### [What to work on]
Please recast the lines from the one holding "Is the concrete" through the end of the records, inclusive, as a JSON list of strings, one per line, leaving out blank lines.

### [Data for this exercise]
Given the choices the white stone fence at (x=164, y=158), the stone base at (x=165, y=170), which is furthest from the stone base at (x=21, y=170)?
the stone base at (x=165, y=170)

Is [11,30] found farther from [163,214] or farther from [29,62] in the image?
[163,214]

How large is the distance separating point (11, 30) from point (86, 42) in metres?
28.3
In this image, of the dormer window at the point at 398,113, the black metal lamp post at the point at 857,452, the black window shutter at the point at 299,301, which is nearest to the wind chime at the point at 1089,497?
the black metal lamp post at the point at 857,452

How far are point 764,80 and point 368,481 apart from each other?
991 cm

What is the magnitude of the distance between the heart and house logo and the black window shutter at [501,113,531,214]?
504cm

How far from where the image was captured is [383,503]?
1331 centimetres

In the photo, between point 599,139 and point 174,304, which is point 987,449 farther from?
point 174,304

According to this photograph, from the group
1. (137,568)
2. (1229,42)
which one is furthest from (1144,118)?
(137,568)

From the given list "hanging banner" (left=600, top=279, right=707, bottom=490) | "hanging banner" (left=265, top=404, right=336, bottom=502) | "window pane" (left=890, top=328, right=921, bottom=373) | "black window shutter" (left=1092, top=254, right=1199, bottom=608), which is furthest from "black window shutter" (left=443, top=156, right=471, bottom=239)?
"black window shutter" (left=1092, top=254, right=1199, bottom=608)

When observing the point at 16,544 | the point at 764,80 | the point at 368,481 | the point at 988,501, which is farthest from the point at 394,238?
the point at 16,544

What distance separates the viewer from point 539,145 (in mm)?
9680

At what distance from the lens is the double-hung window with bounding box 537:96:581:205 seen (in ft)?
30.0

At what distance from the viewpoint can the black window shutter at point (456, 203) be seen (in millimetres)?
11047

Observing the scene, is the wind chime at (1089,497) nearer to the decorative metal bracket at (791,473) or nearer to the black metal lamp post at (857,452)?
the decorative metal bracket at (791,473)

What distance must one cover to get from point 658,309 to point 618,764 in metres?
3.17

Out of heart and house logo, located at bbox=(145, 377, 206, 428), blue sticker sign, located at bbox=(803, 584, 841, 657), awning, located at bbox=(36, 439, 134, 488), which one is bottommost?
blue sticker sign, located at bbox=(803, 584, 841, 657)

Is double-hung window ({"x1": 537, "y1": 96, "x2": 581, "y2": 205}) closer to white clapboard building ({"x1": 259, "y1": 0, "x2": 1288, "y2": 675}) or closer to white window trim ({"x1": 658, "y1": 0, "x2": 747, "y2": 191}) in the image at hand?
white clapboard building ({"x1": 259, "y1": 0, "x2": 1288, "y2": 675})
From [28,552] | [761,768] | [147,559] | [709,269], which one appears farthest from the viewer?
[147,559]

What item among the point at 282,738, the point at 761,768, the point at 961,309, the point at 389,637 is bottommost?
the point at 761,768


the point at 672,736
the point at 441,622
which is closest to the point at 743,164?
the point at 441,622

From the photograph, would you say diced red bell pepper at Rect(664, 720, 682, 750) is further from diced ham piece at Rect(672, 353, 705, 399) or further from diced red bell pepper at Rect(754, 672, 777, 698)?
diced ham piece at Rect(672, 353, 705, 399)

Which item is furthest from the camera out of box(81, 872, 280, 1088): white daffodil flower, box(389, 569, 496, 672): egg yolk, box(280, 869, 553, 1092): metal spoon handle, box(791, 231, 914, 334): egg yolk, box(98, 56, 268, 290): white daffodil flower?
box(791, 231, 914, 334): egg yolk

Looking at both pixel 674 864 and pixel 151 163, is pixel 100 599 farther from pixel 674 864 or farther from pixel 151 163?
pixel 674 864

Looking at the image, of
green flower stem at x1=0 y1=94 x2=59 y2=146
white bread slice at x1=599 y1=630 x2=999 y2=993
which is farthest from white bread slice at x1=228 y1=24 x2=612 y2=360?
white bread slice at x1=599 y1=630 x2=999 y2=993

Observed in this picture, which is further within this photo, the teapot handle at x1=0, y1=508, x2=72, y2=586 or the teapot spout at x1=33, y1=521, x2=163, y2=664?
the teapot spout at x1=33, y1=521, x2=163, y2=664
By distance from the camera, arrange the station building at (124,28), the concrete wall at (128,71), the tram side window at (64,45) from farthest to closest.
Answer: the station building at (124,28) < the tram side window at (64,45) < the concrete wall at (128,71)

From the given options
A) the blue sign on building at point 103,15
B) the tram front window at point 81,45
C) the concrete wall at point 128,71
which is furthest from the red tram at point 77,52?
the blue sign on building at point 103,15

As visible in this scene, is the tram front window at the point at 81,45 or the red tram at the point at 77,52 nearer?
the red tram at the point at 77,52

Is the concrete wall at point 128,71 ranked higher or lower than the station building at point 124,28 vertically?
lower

### [Output]
[
  "Is the concrete wall at point 128,71 ranked higher or lower than the station building at point 124,28 vertically?",
  "lower"
]